Copy everything from the line containing "At what distance" down to the end of the entries below, word for word.

[Start Provided entries]

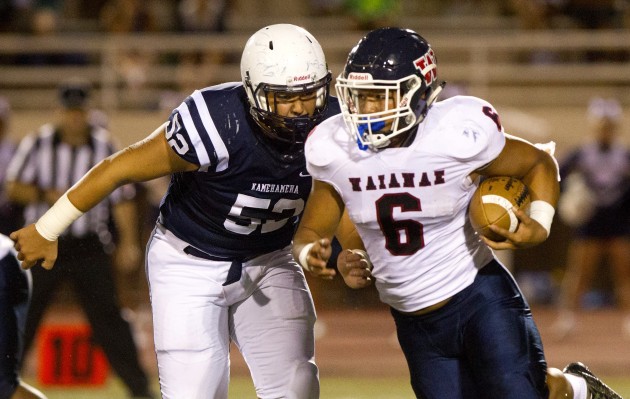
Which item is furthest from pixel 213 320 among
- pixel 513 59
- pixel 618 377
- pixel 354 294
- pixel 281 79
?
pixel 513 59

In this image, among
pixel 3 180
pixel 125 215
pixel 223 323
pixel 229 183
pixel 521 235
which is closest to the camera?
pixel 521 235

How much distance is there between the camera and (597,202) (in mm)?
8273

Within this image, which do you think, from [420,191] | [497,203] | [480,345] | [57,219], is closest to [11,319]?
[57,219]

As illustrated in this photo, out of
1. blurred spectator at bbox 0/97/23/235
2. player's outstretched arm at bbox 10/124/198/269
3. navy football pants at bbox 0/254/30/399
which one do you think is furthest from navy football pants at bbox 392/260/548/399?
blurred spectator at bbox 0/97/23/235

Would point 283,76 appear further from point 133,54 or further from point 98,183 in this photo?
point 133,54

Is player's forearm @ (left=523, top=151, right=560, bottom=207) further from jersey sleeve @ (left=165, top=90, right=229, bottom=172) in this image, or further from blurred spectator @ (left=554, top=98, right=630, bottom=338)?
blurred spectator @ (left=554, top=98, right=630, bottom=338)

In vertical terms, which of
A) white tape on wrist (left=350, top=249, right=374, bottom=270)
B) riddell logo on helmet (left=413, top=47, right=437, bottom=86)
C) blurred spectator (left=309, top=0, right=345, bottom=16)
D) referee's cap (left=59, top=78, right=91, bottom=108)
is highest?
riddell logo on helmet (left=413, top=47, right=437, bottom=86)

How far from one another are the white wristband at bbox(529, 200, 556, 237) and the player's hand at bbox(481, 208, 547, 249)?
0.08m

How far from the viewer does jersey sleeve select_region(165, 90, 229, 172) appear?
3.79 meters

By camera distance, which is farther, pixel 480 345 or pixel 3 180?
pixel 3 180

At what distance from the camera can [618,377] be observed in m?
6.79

[End Provided entries]

_Problem solution_
At what distance from the camera can [618,377] be observed in m?
6.79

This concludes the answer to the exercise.